UNLIKE OTHERS, U.S. DEFENDS FREEDOM TO OFFEND IN SPEECH
June 13, 2008
In the United States, under the First Amendment, newspapers and magazines can say what they like about minorities and religions -- even false, provocative or hateful things -- without legal consequence. The United States, in its treatment of hate speech, as in so many other areas of the law, takes a distinctive legal path, says the New York Times.
"In much of the developed world, one uses racial epithets at one's legal peril, one displays Nazi regalia and the other trappings of ethnic hatred at significant legal risk, and one urges discrimination against religious minorities under threat of fine or imprisonment," Frederick Schauer, a professor at the John F. Kennedy School of Government at Harvard, wrote in a recent essay called "The Exceptional First Amendment."
"But in the United States," Professor Schauer continued, "all such speech remains constitutionally protected." For example:
- Canada, England, France, Germany, the Netherlands, South Africa, Australia and India all have laws or have signed international conventions banning hate speech.
- Israel and France forbid the sale of Nazi items like swastikas and flags.
- It is a crime to deny the Holocaust in Canada, Germany and France.
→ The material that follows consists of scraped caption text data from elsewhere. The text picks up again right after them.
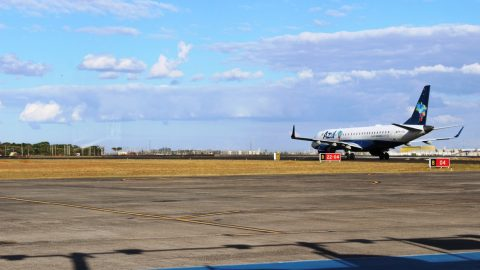 Ministro dos Transportes anuncia obras de ampliação no aeroporto de Uberlândia.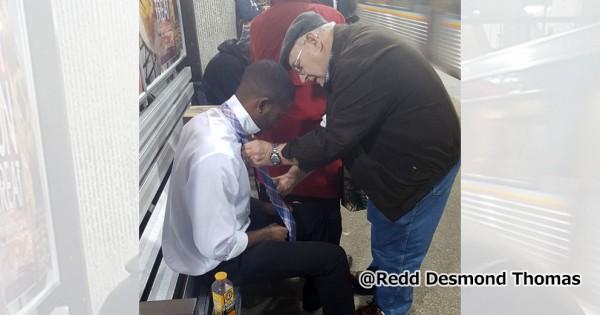 1枚で伝わる優しさ。見知らぬおじいちゃんと青年の出会いに心がホッコリ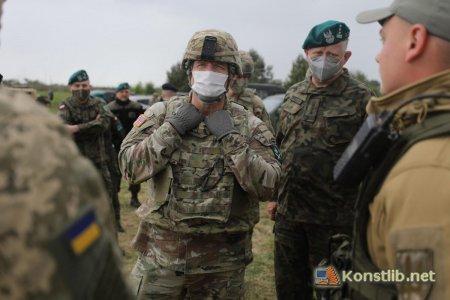 Командувач Об'єднаних сухопутних військ НАТО відвідав українських артилеристів у Польщі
- Earlier this month, the actress Brigitte Bardot, an animal rights activist, was fined $23,000 in France for provoking racial hatred by criticizing a Muslim ceremony involving the slaughter of sheep.
- By contrast, American courts would not stop a planned march by the American Nazi Party in Skokie, Ill., in 1977, though a march would have been deeply distressing to the many Holocaust survivors there.
The United States' distinctive approach to free speech, legal scholars say, has many causes. It is partly rooted in an individualistic view of the world. Fear of allowing the government to decide what speech is acceptable plays a role. So does history, says the Times.